* **WORK ORDER**
Nothing but the pictures should be left out when you copy the records exactly.

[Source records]
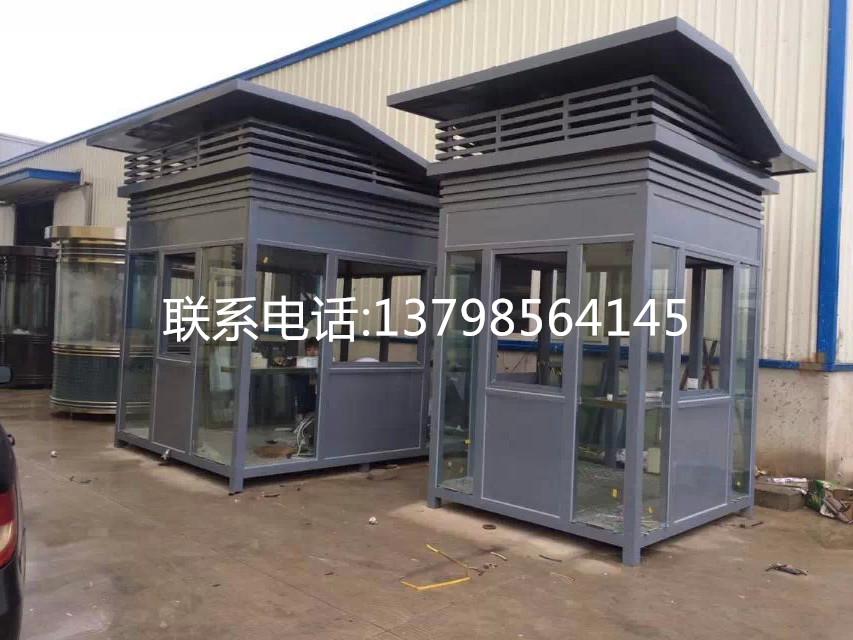 供应方形钢结构岗亭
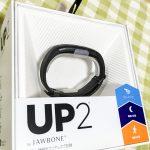 Jawbone UP2 買ってみた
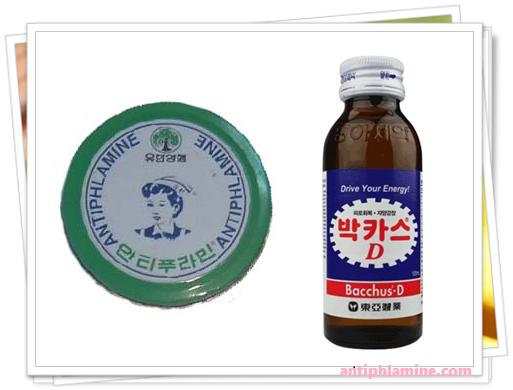 cac-loai-antiphlamine
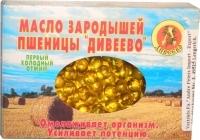 Weizenkeimöl Kapseln. kaltgepresst  (Maslo zarodyshej pshenicy. Kapsuly)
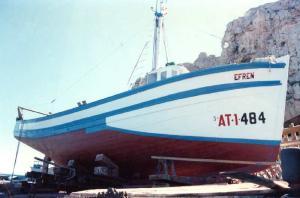 Photo of EFREN ship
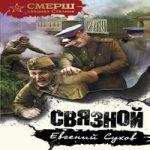 Евгений Сухов — Связной (аудиокнига)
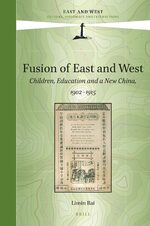 Cover Fusion of East and West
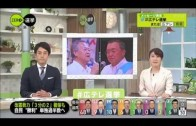 twitterで若年層の意見【広島テレビ様】
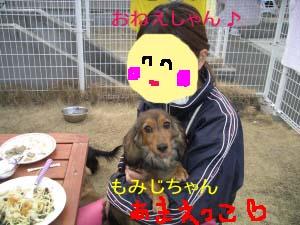 もみじちゃんとbのコピー.jpg
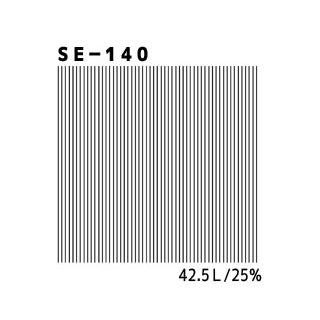 デリータースクリーン SE-140
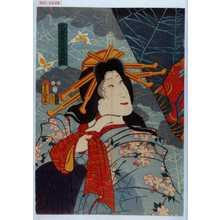 Utagawa Kunisada: 「大友息女若菜姫」 - Waseda University Theatre Museum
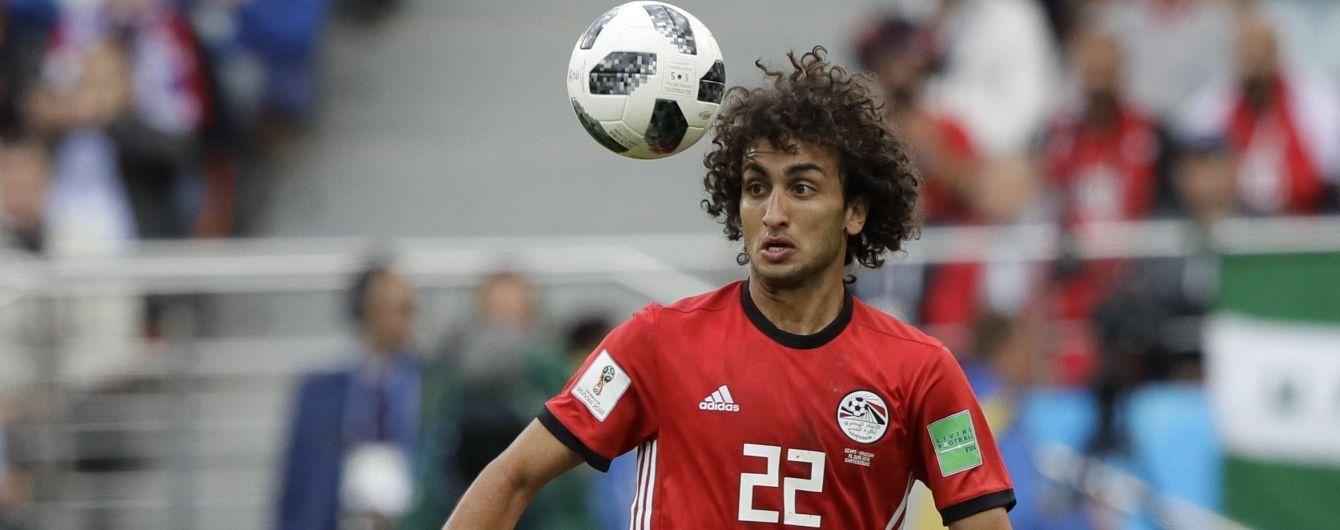 Єгипетського футболіста вигнали зі збірної через сексуальні домагання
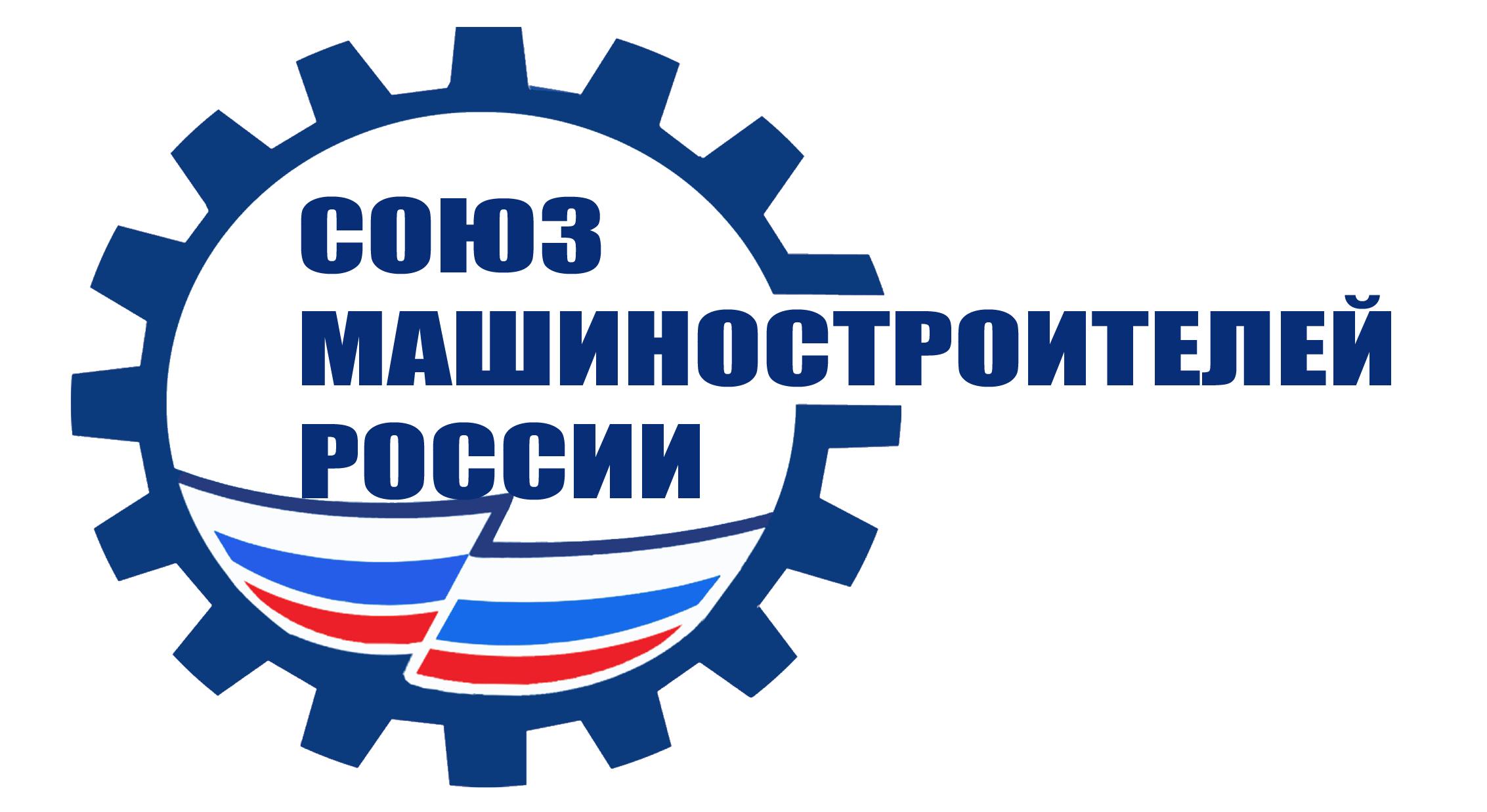 اتحادیه سازندگان ماشین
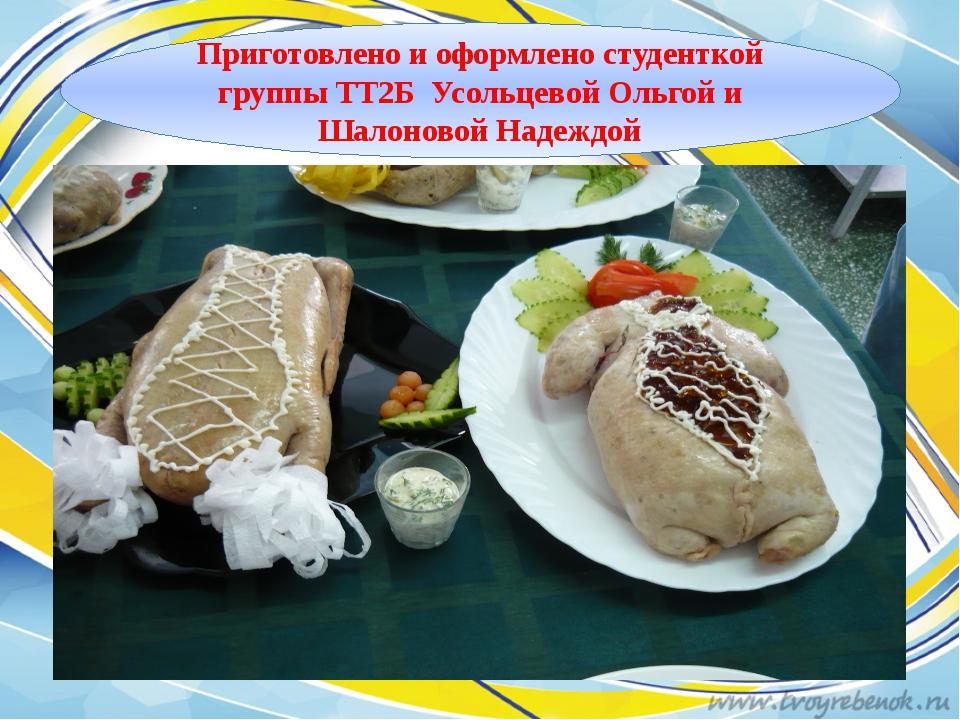 Приготовлено и оформлено студенткой группы ТТ2Б Усольцевой Ольгой и Шалоновой...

* **ANSWER TO THE PROBLEM**
 供应方形钢结构岗亭
 Jawbone UP2 買ってみた
 cac-loai-antiphlamine
 Weizenkeimöl Kapseln. kaltgepresst  (Maslo zarodyshej pshenicy. Kapsuly)
 Photo of EFREN ship
 Евгений Сухов — Связной (аудиокнига)
 Cover Fusion of East and West
 twitterで若年層の意見【広島テレビ様】
 もみじちゃんとbのコピー.jpg
 デリータースクリーン SE-140
 Utagawa Kunisada: 「大友息女若菜姫」 - Waseda University Theatre Museum
 Єгипетського футболіста вигнали зі збірної через сексуальні домагання
 اتحادیه سازندگان ماشین
 Приготовлено и оформлено студенткой группы ТТ2Б Усольцевой Ольгой и Шалоновой...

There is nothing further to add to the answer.